Kasus Pembantaian Satu Keluarga di Banyumas Jalani Persidangan

publicanews - berita politik & hukumDua terdakwa pembunuhan satu keluarga di Banyumas menjalani persidangan, Selasa (14/1). Foto: suaramerdeka.com)
PUBLICANEWS, Banyumas - Kasus pembunuhan satu keluarga yang menggegerkan warga Banyumas pada Agustus 2019 masuk proses persidangan.

Empat terdakwa yakni Saminah alias Minah (53) dan ketiga anaknya Sania Roulitas (37) alias Sania, Irvan Firmansyah alias Irvan (32), dan Achmad Saputra alias Putra (27) hadir di Pengadilan Negeri Banyumas.

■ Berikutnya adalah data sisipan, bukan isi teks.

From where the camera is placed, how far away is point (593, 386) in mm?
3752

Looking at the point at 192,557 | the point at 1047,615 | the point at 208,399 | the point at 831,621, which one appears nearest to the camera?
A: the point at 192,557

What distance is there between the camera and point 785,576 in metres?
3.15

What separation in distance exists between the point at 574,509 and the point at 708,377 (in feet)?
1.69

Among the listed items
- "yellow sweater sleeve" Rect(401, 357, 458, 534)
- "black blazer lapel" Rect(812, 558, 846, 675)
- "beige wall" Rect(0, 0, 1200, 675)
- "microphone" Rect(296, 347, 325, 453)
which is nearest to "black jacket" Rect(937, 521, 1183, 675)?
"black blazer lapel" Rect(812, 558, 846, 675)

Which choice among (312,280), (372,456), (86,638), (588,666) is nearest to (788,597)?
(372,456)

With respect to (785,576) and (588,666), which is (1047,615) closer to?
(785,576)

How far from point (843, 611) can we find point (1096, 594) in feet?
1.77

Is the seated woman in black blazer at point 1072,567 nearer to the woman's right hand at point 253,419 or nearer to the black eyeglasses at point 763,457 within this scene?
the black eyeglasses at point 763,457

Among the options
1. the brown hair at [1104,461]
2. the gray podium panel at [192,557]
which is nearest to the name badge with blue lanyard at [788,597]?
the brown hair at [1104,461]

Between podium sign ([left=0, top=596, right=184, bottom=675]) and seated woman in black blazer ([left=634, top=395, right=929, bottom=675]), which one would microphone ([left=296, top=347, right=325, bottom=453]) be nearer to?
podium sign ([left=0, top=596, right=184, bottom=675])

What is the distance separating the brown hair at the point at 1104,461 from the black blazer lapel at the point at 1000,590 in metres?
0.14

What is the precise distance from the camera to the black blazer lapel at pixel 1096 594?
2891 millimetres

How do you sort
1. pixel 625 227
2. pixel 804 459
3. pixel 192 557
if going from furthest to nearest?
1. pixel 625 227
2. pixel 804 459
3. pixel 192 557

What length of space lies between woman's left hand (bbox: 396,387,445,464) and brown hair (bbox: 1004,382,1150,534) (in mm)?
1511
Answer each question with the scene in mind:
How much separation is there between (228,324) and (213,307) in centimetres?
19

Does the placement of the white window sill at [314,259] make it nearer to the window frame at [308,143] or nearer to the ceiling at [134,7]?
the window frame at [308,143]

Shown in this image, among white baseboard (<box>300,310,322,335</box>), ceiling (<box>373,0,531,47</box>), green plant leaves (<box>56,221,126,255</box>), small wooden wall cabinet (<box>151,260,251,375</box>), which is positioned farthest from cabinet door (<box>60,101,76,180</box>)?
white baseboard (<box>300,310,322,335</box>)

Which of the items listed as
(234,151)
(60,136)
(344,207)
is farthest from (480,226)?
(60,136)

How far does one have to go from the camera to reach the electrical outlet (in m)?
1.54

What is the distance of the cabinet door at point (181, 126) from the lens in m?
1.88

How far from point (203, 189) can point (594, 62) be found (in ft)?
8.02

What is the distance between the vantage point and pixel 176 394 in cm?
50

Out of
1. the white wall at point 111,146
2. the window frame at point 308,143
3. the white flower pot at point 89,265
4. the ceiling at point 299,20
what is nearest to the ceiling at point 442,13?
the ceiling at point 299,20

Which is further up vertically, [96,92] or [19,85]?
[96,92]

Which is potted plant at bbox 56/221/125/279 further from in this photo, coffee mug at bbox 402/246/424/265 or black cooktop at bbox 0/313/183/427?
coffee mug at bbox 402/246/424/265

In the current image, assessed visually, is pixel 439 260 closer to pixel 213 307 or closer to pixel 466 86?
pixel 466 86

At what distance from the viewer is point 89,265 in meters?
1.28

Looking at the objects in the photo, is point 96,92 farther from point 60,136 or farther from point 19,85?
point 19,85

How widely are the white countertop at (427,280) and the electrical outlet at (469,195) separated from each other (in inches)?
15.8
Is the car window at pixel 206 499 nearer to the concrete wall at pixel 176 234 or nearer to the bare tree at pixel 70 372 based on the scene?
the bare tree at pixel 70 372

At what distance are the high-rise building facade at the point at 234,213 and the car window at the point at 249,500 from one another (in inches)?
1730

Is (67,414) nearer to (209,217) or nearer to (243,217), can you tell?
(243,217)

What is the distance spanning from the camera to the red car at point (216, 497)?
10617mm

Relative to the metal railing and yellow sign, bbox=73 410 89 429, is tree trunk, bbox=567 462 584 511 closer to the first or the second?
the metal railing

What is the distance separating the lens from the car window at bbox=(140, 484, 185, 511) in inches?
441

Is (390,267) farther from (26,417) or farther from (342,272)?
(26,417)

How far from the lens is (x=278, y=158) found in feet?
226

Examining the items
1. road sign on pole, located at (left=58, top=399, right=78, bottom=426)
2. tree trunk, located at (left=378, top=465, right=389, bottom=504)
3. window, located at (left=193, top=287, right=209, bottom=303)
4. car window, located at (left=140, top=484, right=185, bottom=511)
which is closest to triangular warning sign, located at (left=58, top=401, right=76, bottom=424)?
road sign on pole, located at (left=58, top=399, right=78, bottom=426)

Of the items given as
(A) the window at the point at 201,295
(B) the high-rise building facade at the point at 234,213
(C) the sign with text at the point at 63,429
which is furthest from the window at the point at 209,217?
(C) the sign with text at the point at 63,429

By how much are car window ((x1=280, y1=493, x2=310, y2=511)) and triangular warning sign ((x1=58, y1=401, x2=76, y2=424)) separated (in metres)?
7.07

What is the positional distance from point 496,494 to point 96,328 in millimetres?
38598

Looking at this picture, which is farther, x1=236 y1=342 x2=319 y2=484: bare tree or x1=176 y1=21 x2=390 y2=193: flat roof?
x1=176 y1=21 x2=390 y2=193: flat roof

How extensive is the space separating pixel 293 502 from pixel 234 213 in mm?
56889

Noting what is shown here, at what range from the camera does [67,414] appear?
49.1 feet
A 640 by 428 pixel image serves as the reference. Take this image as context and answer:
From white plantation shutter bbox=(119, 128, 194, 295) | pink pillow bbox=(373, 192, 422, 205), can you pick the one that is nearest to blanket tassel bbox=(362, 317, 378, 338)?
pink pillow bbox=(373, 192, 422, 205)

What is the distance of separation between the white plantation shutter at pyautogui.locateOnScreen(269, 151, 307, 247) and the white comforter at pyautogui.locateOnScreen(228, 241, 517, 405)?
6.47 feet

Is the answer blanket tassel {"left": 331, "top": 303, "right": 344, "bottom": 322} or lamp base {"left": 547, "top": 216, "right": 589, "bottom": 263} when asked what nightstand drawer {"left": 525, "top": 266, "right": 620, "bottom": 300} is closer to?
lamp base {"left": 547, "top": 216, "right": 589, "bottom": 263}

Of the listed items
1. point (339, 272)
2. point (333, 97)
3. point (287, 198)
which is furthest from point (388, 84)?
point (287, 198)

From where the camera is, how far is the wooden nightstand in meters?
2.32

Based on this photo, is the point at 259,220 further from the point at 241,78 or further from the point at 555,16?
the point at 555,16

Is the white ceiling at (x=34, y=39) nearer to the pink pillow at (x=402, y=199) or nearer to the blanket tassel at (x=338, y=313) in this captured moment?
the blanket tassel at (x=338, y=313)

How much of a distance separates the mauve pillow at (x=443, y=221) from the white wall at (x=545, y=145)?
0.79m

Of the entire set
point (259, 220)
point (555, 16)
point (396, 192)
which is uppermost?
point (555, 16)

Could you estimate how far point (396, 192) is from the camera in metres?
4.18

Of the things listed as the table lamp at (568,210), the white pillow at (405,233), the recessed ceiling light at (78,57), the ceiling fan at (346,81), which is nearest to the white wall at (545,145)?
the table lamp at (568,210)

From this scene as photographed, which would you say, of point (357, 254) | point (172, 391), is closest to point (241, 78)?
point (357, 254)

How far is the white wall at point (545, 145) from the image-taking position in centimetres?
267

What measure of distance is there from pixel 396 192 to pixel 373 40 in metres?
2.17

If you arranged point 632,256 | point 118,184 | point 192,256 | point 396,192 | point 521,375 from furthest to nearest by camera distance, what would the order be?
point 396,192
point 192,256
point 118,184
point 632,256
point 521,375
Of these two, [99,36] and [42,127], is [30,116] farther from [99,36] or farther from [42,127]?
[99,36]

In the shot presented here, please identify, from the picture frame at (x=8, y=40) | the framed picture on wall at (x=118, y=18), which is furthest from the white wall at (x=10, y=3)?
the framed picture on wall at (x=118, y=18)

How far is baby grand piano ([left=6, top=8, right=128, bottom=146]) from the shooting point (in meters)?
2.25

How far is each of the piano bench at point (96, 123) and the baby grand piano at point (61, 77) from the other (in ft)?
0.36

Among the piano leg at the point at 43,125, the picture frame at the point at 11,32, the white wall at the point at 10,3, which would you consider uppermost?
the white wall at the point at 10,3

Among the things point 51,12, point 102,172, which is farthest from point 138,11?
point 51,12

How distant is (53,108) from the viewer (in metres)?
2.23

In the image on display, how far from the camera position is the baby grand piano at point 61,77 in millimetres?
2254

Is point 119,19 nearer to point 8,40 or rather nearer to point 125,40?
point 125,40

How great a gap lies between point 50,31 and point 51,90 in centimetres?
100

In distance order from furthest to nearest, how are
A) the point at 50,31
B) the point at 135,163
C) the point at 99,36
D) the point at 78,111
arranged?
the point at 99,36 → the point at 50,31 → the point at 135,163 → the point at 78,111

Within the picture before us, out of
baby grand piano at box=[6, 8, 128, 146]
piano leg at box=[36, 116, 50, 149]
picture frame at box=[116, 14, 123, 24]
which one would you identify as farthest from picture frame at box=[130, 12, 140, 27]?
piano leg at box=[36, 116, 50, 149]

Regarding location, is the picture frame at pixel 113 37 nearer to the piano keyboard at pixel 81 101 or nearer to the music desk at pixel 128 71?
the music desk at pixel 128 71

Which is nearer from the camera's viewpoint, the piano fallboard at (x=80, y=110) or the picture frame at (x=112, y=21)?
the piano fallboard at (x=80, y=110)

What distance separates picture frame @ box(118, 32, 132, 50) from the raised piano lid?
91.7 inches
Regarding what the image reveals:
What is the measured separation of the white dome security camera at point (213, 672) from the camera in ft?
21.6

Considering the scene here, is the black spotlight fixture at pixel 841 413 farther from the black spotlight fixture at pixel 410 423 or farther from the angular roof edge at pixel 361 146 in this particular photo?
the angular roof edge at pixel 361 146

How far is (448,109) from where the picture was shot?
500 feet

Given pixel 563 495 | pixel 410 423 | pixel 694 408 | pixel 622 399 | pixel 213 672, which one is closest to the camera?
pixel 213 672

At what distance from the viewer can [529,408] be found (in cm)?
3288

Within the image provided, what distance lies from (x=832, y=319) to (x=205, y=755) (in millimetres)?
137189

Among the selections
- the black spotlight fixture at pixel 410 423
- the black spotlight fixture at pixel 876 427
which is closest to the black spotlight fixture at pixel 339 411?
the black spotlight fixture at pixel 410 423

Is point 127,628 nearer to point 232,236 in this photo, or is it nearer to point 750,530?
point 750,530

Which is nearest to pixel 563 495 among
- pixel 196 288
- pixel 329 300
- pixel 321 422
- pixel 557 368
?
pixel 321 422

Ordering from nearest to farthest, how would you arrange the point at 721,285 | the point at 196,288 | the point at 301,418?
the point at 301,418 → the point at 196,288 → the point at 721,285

"Sidang perdana ini dengan agenda pembacaan dakwaan terdakwa," kata Panitera Muda Pidana Nurul Bastil kepada wartawan di PN Banyumas, Selasa (14/1).

Sidang dimulai sekitar pukul 10.30 WIB dengan pembacaan dakwaan oleh Jaksa Penuntut Umum (JPU). Ruang sidang dijaga ketat 20 polisi bersenjata lengkap.

Para terdakwa hanya tertunduk saat turun dari mobil tahanan sambil berusaha menutupi wajah. Mereka dikawal ketat masuk ke ruang sidang.

Hakim Ketua Ardhianti Prihastuti memimpin sidang yang didampingi Hakim Anggota Tri Wahyudi dan Randi Jastian Afandi.

Sidang dibagi dalam tiga berkas perkara. Berkas perkara pertama dengan terdakwa Irvan dan Putra. Sementara berkas perkara kedua dengan terdakwa Minah.

"Kemudian berkas perkara ketiga dengan terdakwa Sania," ujarnya.

Diketahui kasus ini berawal dari penemuan empat kerangka manusia di kebun belakang rumah Misem, warga Grumbul Karanggandul, Desa Pasinggangan, Kabupaten Banyumas, 24 Agustus 2019.

Empat kerangka itu adalah Supratno alias Ratno (51), Sugiono alias Yono (46), Heri Sutiawan alias Heri (41). Mereka adalah anak Misem.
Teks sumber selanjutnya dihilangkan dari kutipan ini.